◆ **Required action**:
Could you copy out every line of the data where the word "consonantal" occurs?

◆ **Records for processing**:
####################

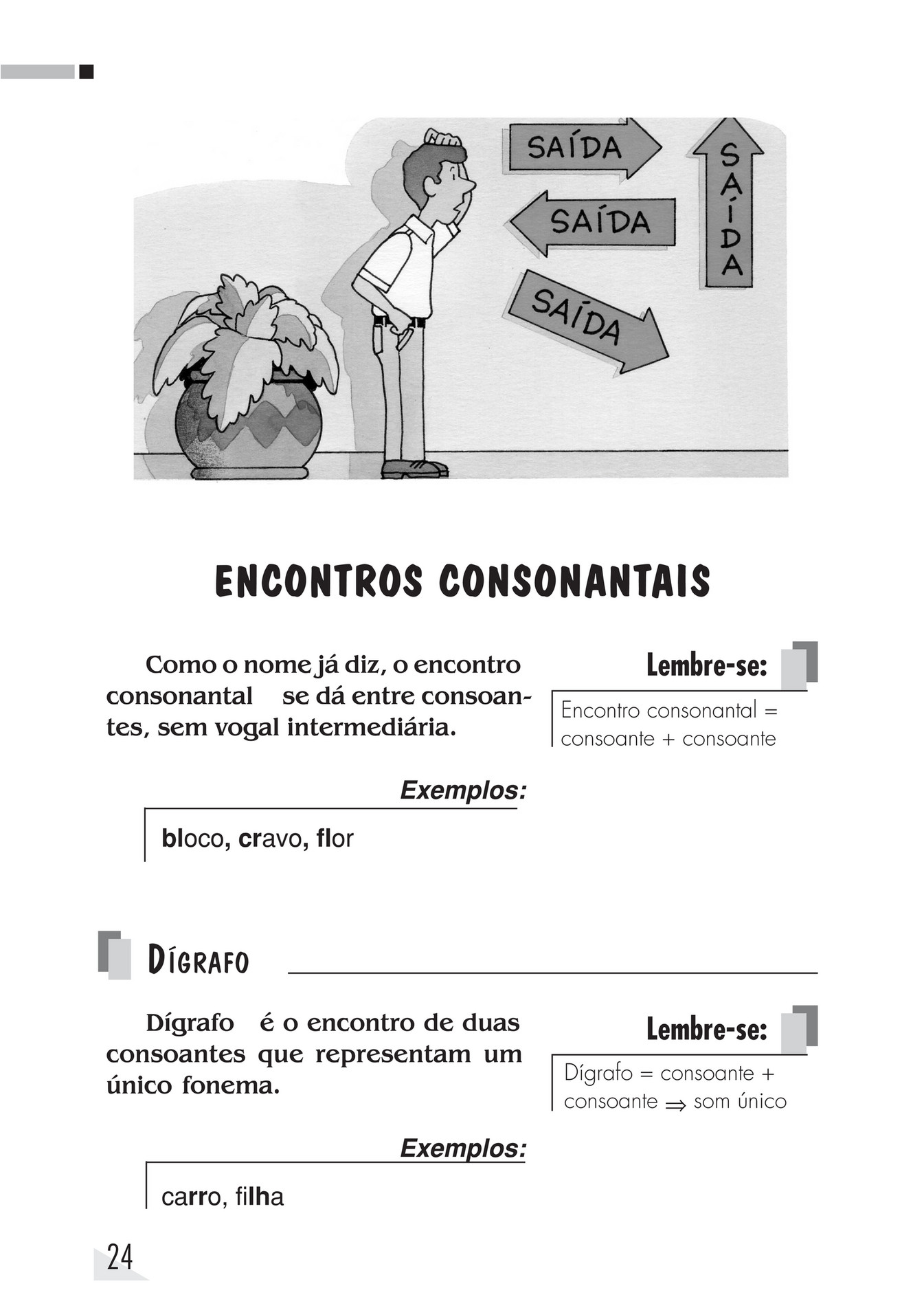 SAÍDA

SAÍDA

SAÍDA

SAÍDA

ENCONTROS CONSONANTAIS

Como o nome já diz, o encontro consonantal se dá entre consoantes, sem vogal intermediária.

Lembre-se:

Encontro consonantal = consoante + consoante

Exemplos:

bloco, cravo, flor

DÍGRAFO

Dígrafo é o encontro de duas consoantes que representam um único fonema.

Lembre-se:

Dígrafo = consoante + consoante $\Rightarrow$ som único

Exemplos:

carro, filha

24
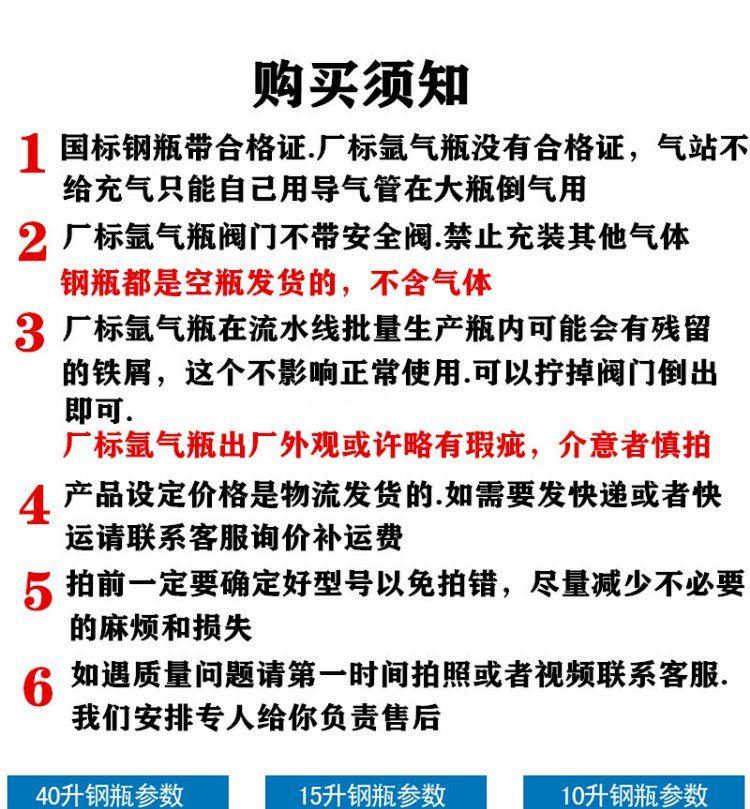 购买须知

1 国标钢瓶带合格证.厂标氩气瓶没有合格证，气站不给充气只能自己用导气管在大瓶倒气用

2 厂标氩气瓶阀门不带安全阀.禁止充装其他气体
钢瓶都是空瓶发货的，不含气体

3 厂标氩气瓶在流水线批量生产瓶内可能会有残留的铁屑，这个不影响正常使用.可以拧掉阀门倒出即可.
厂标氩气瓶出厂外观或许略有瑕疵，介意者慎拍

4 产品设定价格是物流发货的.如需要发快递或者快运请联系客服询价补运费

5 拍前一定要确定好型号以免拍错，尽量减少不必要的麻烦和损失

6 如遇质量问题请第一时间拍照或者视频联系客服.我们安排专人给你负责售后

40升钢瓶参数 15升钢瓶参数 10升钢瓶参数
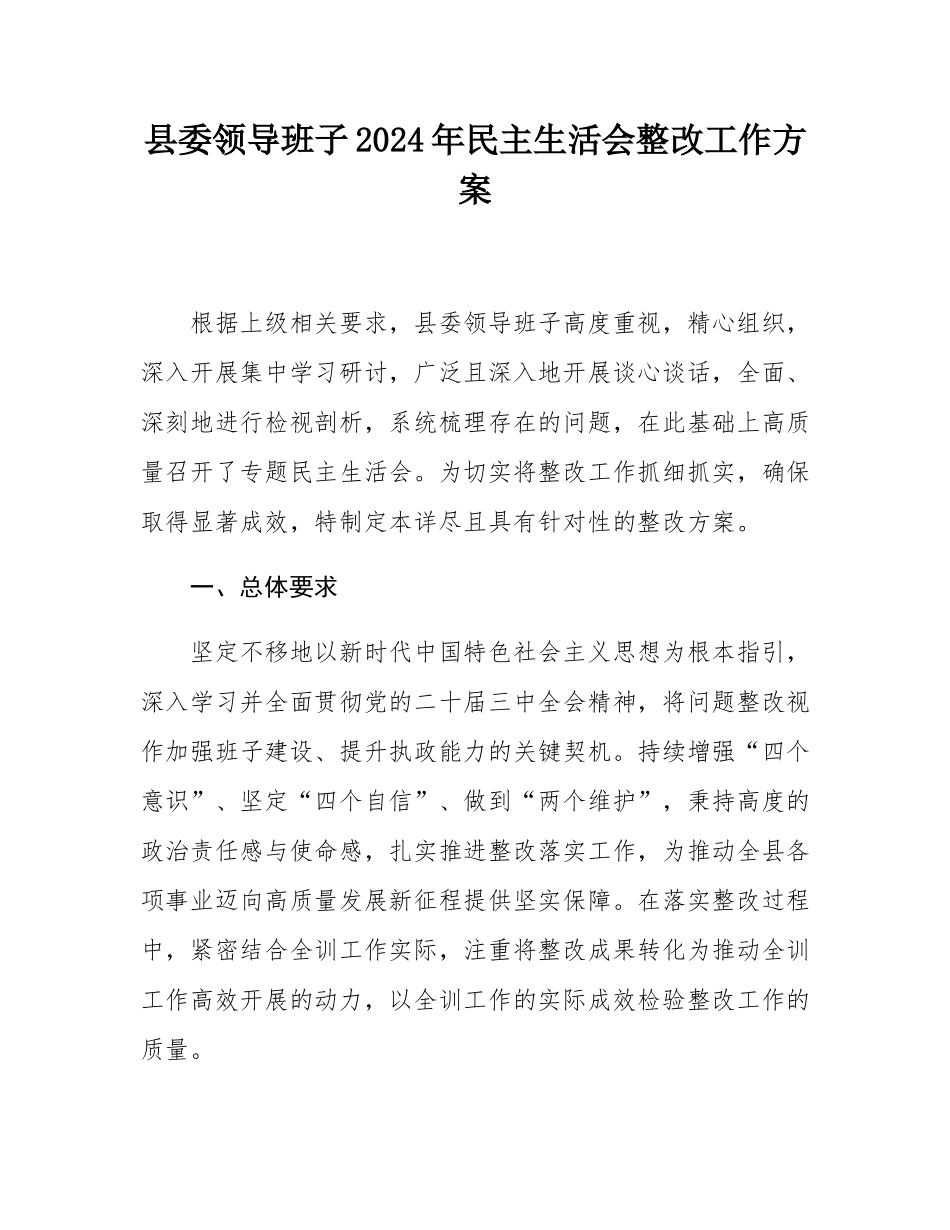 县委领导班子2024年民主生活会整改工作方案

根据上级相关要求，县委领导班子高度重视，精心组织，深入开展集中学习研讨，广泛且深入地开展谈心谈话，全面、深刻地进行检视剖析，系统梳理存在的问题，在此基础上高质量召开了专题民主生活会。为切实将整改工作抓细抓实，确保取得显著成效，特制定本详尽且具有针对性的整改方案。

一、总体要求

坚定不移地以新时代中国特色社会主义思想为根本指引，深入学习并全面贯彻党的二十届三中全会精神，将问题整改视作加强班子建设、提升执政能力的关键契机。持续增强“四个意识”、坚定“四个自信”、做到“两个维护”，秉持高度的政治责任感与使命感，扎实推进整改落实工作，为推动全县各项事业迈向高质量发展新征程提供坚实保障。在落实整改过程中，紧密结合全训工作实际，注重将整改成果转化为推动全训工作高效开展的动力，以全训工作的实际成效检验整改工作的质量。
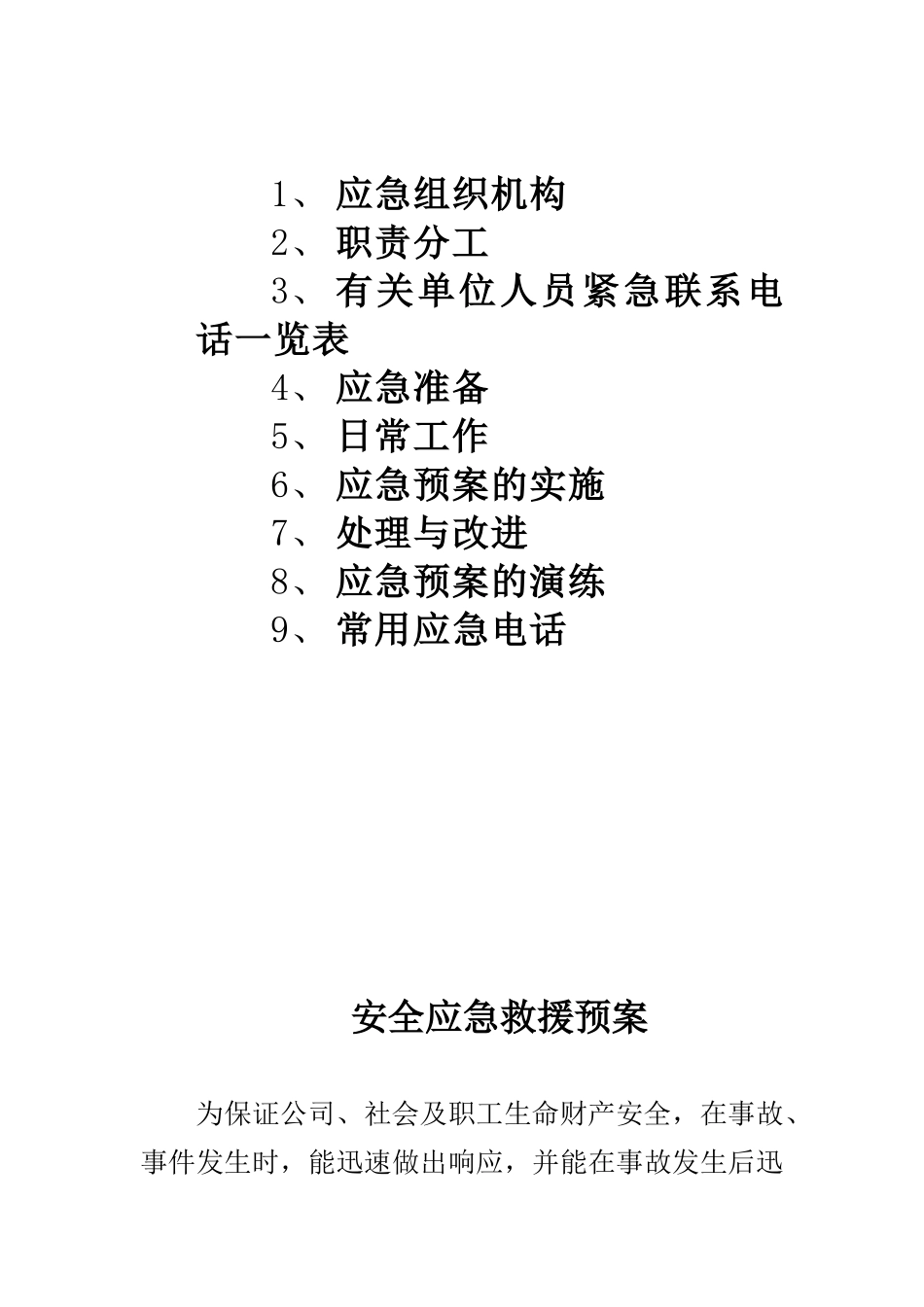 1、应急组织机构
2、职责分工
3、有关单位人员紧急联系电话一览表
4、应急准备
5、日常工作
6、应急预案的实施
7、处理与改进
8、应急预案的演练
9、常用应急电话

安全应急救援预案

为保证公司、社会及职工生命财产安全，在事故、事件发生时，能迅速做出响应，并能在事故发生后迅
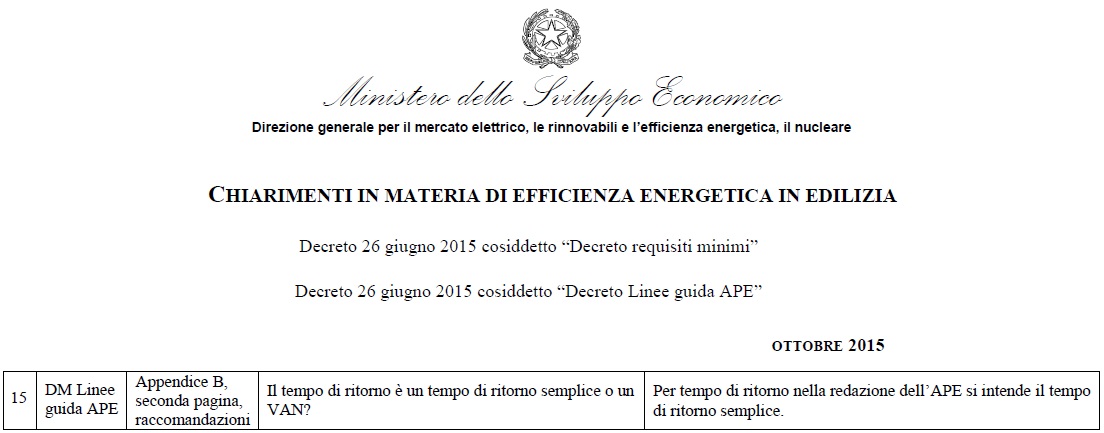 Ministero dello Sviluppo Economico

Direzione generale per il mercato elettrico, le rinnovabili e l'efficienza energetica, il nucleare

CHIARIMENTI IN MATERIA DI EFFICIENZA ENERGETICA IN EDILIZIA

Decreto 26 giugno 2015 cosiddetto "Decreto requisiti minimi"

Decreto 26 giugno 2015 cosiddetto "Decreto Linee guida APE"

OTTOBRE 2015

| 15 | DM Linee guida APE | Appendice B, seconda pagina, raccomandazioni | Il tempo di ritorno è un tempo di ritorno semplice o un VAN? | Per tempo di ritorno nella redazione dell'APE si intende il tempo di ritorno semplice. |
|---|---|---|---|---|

####################

◆ **Result of this exercise**:
Como o nome já diz, o encontro consonantal se dá entre consoantes, sem vogal intermediária.
Encontro consonantal = consoante + consoante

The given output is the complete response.